This analysis is for RESEARCH SCENARIO 3 from assignment 6. It tests to compare Communication Skills Score before and after taking a training.
A dependent t-test was conducted to compare Communication Skills Score before and after having a defensive driving course among 150 participants. Results showed that post-training Skills Scores (M = 69.24, SD = 9.48) were significantly higher than pre-course scores (M = 59.73, SD = 7.97), t(149) = -23.285, p < .001. The effect size was Cohen’s d = -1.90, indicating a large effect. These results suggest that the training significantly enhanced Communication Skills.
IMPORT EXCEL FILE Import your Excel dataset into R to conduct analyses.
# INSTALL REQUIRED PACKAGE
# install.packages("readxl")
# LOAD THE PACKAGE
library(readxl)
# IMPORT EXCEL FILE INTO R STUDIO
dataset <- read_excel("//apporto.com/dfs/SLU/Users/minhoku_slu/Downloads/A6R3.xlsx")
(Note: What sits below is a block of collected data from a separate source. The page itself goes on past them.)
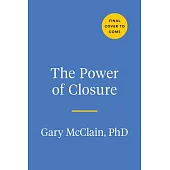 FINAL COVER TO COME

The Power of Closure

Gary McClain, PhD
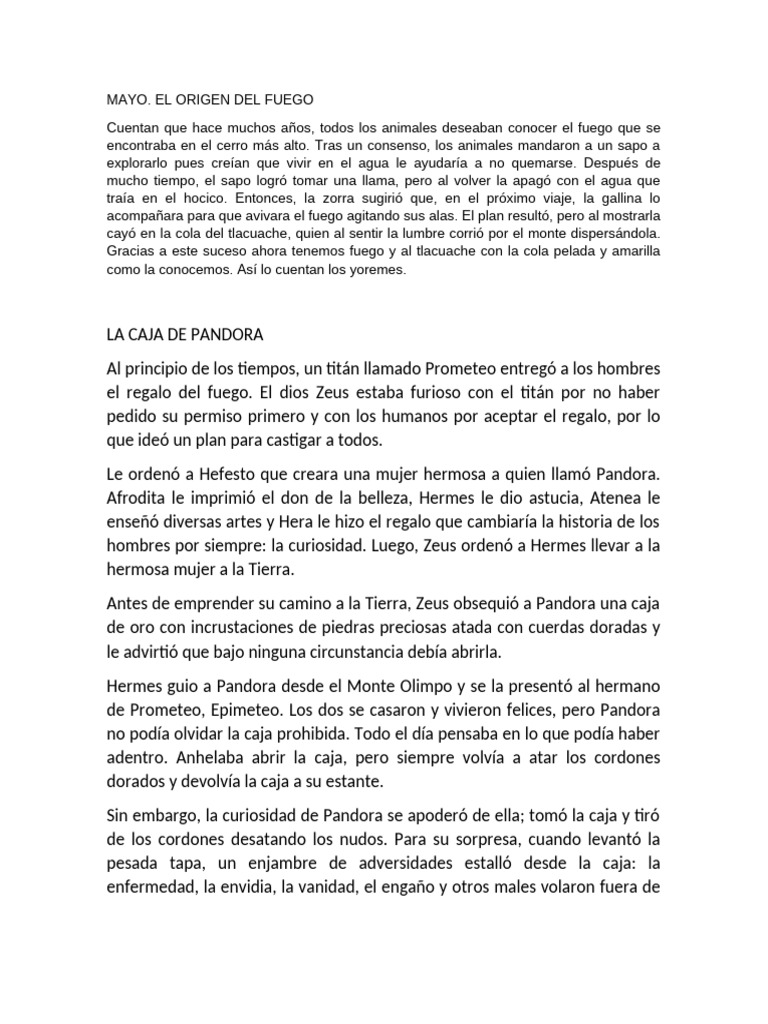 MAYO. EL ORIGEN DEL FUEGO

Cuentan que hace muchos años, todos los animales deseaban conocer el fuego que se encontraba en el cerro más alto. Tras un consenso, los animales mandaron a un sapo a explorarlo pues creían que vivir en el agua le ayudaría a no quemarse. Después de mucho tiempo, el sapo logró tomar una llama, pero al volver la apagó con el agua que traía en el hocico. Entonces, la zorra sugirió que, en el próximo viaje, la gallina lo acompañara para que avivara el fuego agitando sus alas. El plan resultó, pero al mostrarla cayó en la cola del tlacuache, quien al sentir la lumbre corrió por el monte dispersándola. Gracias a este suceso ahora tenemos fuego y al tlacuache con la cola pelada y amarilla como la conocemos. Así lo cuentan los yoremes.

LA CAJA DE PANDORA

Al principio de los tiempos, un titán llamado Prometeo entregó a los hombres el regalo del fuego. El dios Zeus estaba furioso con el titán por no haber pedido su permiso primero y con los humanos por aceptar el regalo, por lo que ideó un plan para castigar a todos.

Le ordenó a Hefesto que creara una mujer hermosa a quien llamó Pandora. Afrodita le imprimió el don de la belleza, Hermes le dio astucia, Atenea le enseñó diversas artes y Hera le hizo el regalo que cambiaría la historia de los hombres por siempre: la curiosidad. Luego, Zeus ordenó a Hermes llevar a la hermosa mujer a la Tierra.

Antes de emprender su camino a la Tierra, Zeus obsequió a Pandora una caja de oro con incrustaciones de piedras preciosas atada con cuerdas doradas y le advirtió que bajo ninguna circunstancia debía abrirla.

Hermes guio a Pandora desde el Monte Olimpo y se la presentó al hermano de Prometeo, Epimeteo. Los dos se casaron y vivieron felices, pero Pandora no podía olvidar la caja prohibida. Todo el día pensaba en lo que podía haber adentro. Anhelaba abrir la caja, pero siempre volvía a atar los cordones dorados y devolvía la caja a su estante.

Sin embargo, la curiosidad de Pandora se apoderó de ella; tomó la caja y tiró de los cordones desatando los nudos. Para su sorpresa, cuando levantó la pesada tapa, un enjambre de adversidades estalló desde la caja: la enfermedad, la envidia, la vanidad, el engaño y otros males volaron fuera de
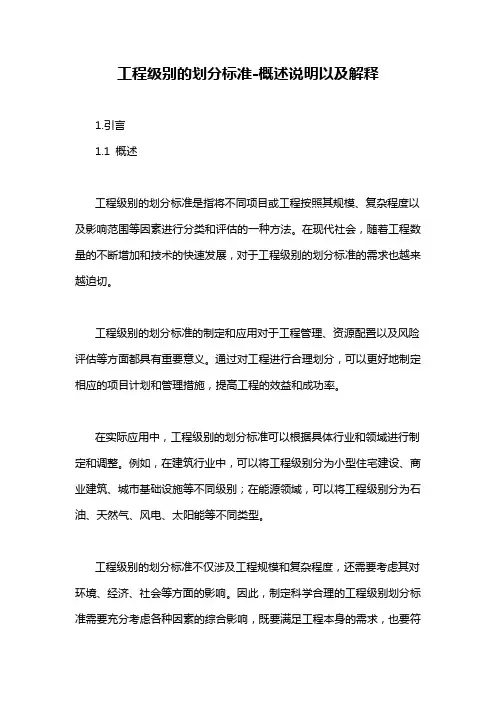 工程级别的划分标准-概述说明以及解释

1.引言

1.1 概述

工程级别的划分标准是指将不同项目或工程按照其规模、复杂程度以及影响范围等因素进行分类和评估的一种方法。在现代社会，随着工程数量的不断增加和技术的快速发展，对于工程级别的划分标准的需求也越来越迫切。

工程级别的划分标准的制定和应用对于工程管理、资源配置以及风险评估等方面都具有重要意义。通过对工程进行合理划分，可以更好地制定相应的项目计划和管理措施，提高工程的效益和成功率。

在实际应用中，工程级别的划分标准可以根据具体行业和领域进行制定和调整。例如，在建筑行业中，可以将工程级别分为小型住宅建设、商业建筑、城市基础设施等不同级别；在能源领域，可以将工程级别分为石油、天然气、风电、太阳能等不同类型。

工程级别的划分标准不仅涉及工程规模和复杂程度，还需要考虑其对环境、经济、社会等方面的影响。因此，制定科学合理的工程级别划分标准需要充分考虑各种因素的综合影响，既要满足工程本身的需求，也要符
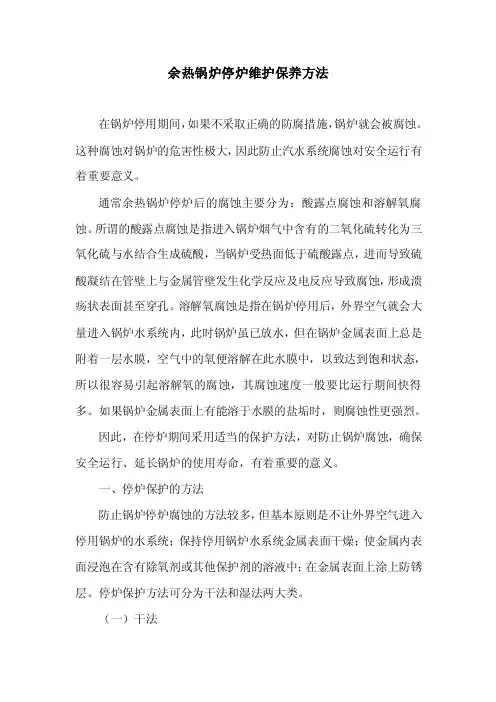 余热锅炉停炉维护保养方法

在锅炉停用期间，如果不采取正确的防腐措施，锅炉就会被腐蚀。这种腐蚀对锅炉的危害性极大，因此防止汽水系统腐蚀对安全运行有着重要意义。

通常余热锅炉停炉后的腐蚀主要分为：酸露点腐蚀和溶解氧腐蚀。所谓的酸露点腐蚀是指进入锅炉烟气中含有的二氧化硫转化为三氧化硫与水结合生成硫酸，当锅炉受热面低于硫酸露点，进而导致硫酸凝结在管壁上与金属管壁发生化学反应及电反应导致腐蚀，形成溃疡状表面甚至穿孔。溶解氧腐蚀是指在锅炉停用后，外界空气就会大量进入锅炉水系统内，此时锅炉虽已放水，但在锅炉金属表面上总是附着一层水膜，空气中的氧便溶解在此水膜中，以致达到饱和状态，所以很容易引起溶解氧的腐蚀，其腐蚀速度一般要比运行期间快得多。如果锅炉金属表面上有能溶于水膜的盐垢时，则腐蚀性更强烈。

因此，在停炉期间采用适当的保护方法，对防止锅炉腐蚀，确保安全运行、延长锅炉的使用寿命，有着重要的意义。

一、停炉保护的方法

防止锅炉停炉腐蚀的方法较多，但基本原则是不让外界空气进入停用锅炉的水系统；保持停用锅炉水系统金属表面干燥；使金属内表面浸泡在含有除氧剂或其他保护剂的溶液中；在金属表面上涂上防锈层。停炉保护方法可分为干法和湿法两大类。

（一）干法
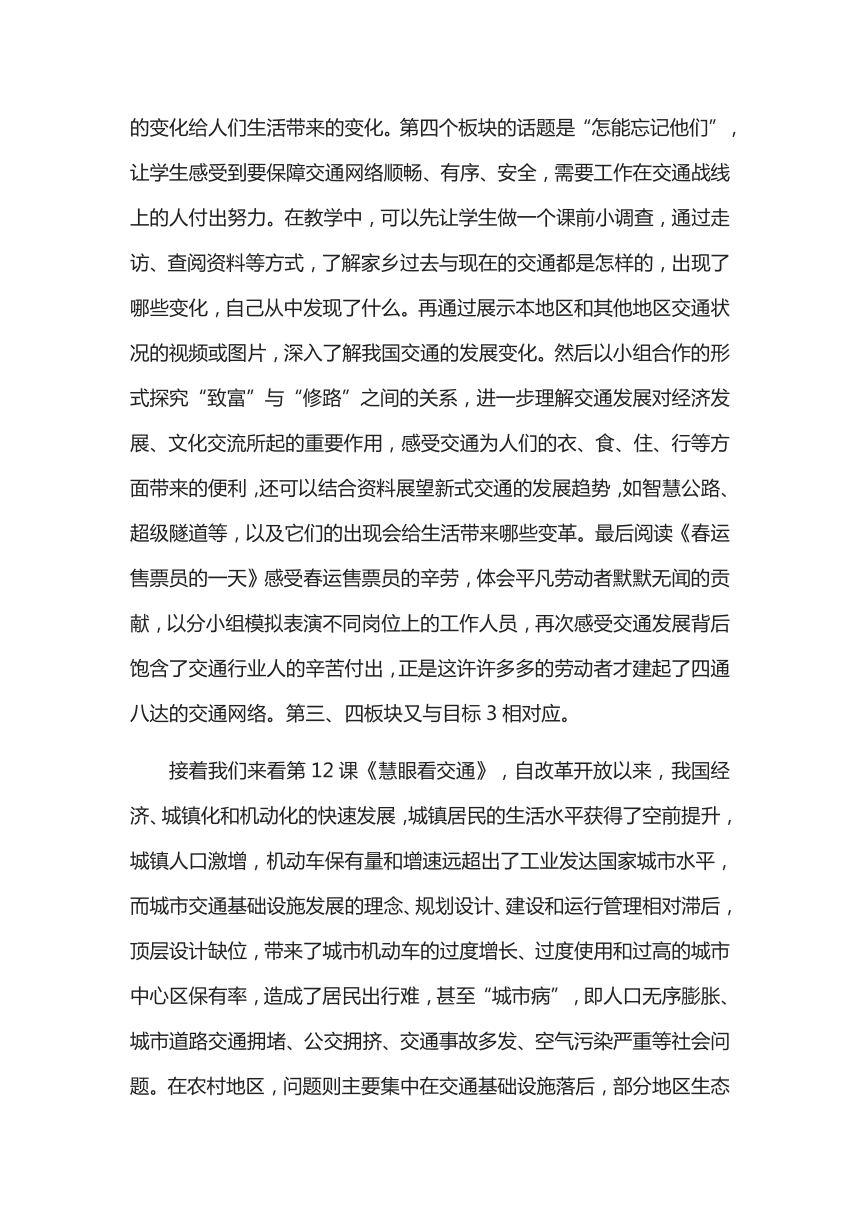 的变化给人们生活带来的变化。第四个板块的话题是“怎能忘记他们”，让学生感受到要保障交通网络顺畅、有序、安全，需要工作在交通战线上的人付出努力。在教学中，可以先让学生做一个课前小调查，通过走访、查阅资料等方式，了解家乡过去与现在的交通都是怎样的，出现了哪些变化，自己从中发现了什么。再通过展示本地区和其他地区交通状况的视频或图片，深入了解我国交通的发展变化。然后以小组合作的形式探究“致富”与“修路”之间的关系，进一步理解交通发展对经济发展、文化交流所起的重要作用，感受交通为人们的衣、食、住、行等方面带来的便利，还可以结合资料展望新式交通的发展趋势，如智慧公路、超级隧道等，以及它们的出现会给生活带来哪些变革。最后阅读《春运售票员的一天》感受春运售票员的辛劳，体会平凡劳动者默默无闻的贡献，以分小组模拟表演不同岗位上的工作人员，再次感受交通发展背后饱含了交通行业人的辛苦付出，正是这许许多多的劳动者才建起了四通八达的交通网络。第三、四板块又与目标 3 相对应。

接着我们来看第 12 课《慧眼看交通》，自改革开放以来，我国经济、城镇化和机动化的快速发展，城镇居民的生活水平获得了空前提升，城镇人口激增，机动车保有量和增速远超出了工业发达国家城市水平，而城市交通基础设施发展的理念、规划设计、建设和运行管理相对滞后，顶层设计缺位，带来了城市机动车的过度增长、过度使用和过高的城市中心区保有率，造成了居民出行难，甚至“城市病”，即人口无序膨胀、城市道路交通拥堵、公交拥挤、交通事故多发、空气污染严重等社会问题。在农村地区，问题则主要集中在交通基础设施落后，部分地区生态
CALCULATE THE DIFFERENCE SCORES Purpose: Calculate the difference between the Before scores versus the after scores.
# RENAME THE VARIABLES
Before <- dataset$PreTraining
After <- dataset$PostTraining
Differences <- After - Before
HISTOGRAM Create a histogram for difference scores to visually check skewness and kurtosis.
# CREATE THE HISTOGRAMS
hist(Differences,
main = "Histogram of Difference Scores",
xlab = "Value",
ylab = "Frequency",
col = "blue",
border = "black",
breaks = 20)
QUESTION 1: Is the histograms symmetrical, positively skewed, or negatively skewed?
ANSWER: The histogram is negatively skewed.
QUESTION 2: Did the histogram look too flat, too tall, or did it have a proper bell curve?
ANSWER: The histogram have a proper bell curve
SHAPIRO-WILK TEST Check the normality for the difference between the groups.
shapiro.test(Differences)
##
## Shapiro-Wilk normality test
##
## data: Differences
## W = 0.98773, p-value = 0.21
QUESTION 1: Was the data normally distributed or abnormally distributed?
ANSWER:The data was normally distributed.
BOXPLOT Check for any outliers impacting the mean.
boxplot(Differences,
main = "Distribution of Score Differences (After - Before)",
ylab = "Difference in Scores",
col = "blue",
border = "darkblue")
QUESTION 1: How many dots are in your boxplot?
QUESTION 2: Where are the dots in your boxplot?
ANSWER:B
QUESTION 3: Based on the dots and there location, is the data normal?
ANSWER: The data is normal.
DESCRIPTIVE STATISTICS Calculate the mean, median, SD, and sample size for each group.
# DESCRIPTIVES FOR BEFORE SCORES
mean(Before, na.rm = TRUE)
## [1] 59.73333
median(Before, na.rm = TRUE)
## [1] 60
sd(Before, na.rm = TRUE)
## [1] 7.966091
length(Before)
## [1] 150
# DESCRIPTIVES FOR AFTER SCORES
mean(After, na.rm = TRUE)
## [1] 69.24
median(After, na.rm = TRUE)
## [1] 69.5
sd(After, na.rm = TRUE)
## [1] 9.481653
length(After)
## [1] 150
Note: The Dependent t-test is also called the Paired Samples t-test.
t.test(Before, After, paired = TRUE)
##
## Paired t-test
##
## data: Before and After
## t = -23.285, df = 149, p-value < 2.2e-16
## alternative hypothesis: true mean difference is not equal to 0
## 95 percent confidence interval:
## -10.313424 -8.699909
## sample estimates:
## mean difference
## -9.506667
DETERMINE STATISTICAL SIGNIFICANCE * p< 0.001
EFFECT SIZE FOR DEPENDENT T-TEST Purpose: Determine how big of a difference there was between the group means.
# INSTALL REQUIRED PACKAGE
# install.packages("effectsize")
# LOAD THE PACKAGE
library(effectsize)
# CALCULATE COHEN’S D
cohens_d(Before, After, paired = TRUE)
## For paired samples, 'repeated_measures_d()' provides more options.
## Cohen's d | 95% CI
## --------------------------
## -1.90 | [-2.17, -1.63]
QUESTIONS
QUESTION 1: What is the size of the effect?
YOUR ANSWER: A Cohen’s D of -1.90 indicates the difference between the group averages was very large.
QUESTION 2: Which group had the higher average score?
YOUR ANSWER: After group has higher score.